- _Exercise directions_:
Starting with the line that has "Upregulated genes predominate", retype each line down to the end of the entries below, without leaving any out or adding any.
[[ Dataset records, beginning ]]
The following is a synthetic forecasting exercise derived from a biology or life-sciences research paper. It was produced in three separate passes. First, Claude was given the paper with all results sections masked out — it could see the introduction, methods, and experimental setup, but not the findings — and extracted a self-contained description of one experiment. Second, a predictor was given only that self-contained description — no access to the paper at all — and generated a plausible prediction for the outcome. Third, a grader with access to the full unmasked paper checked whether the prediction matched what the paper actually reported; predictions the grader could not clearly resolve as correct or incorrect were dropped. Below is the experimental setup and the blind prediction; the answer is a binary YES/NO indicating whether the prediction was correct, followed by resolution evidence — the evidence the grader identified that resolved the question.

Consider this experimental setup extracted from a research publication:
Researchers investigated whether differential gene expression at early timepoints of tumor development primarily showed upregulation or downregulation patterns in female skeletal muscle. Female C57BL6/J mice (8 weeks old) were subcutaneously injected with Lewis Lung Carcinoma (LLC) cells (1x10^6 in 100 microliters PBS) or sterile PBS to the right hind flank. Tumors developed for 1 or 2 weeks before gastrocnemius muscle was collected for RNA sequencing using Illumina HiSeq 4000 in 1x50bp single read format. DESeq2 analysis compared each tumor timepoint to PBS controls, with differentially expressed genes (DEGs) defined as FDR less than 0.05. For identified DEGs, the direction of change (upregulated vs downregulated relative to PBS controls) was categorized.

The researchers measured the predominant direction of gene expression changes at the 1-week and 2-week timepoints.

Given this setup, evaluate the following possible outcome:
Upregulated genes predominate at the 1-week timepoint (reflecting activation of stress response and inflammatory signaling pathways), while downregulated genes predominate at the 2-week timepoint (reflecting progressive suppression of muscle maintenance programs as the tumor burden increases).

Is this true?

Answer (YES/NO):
[[ Dataset records, end ]]
- _Result below_:
Upregulated genes predominate at the 1-week timepoint (reflecting activation of stress response and inflammatory signaling pathways), while downregulated genes predominate at the 2-week timepoint (reflecting progressive suppression of muscle maintenance programs as the tumor burden increases).

Is this true?

Answer (YES/NO):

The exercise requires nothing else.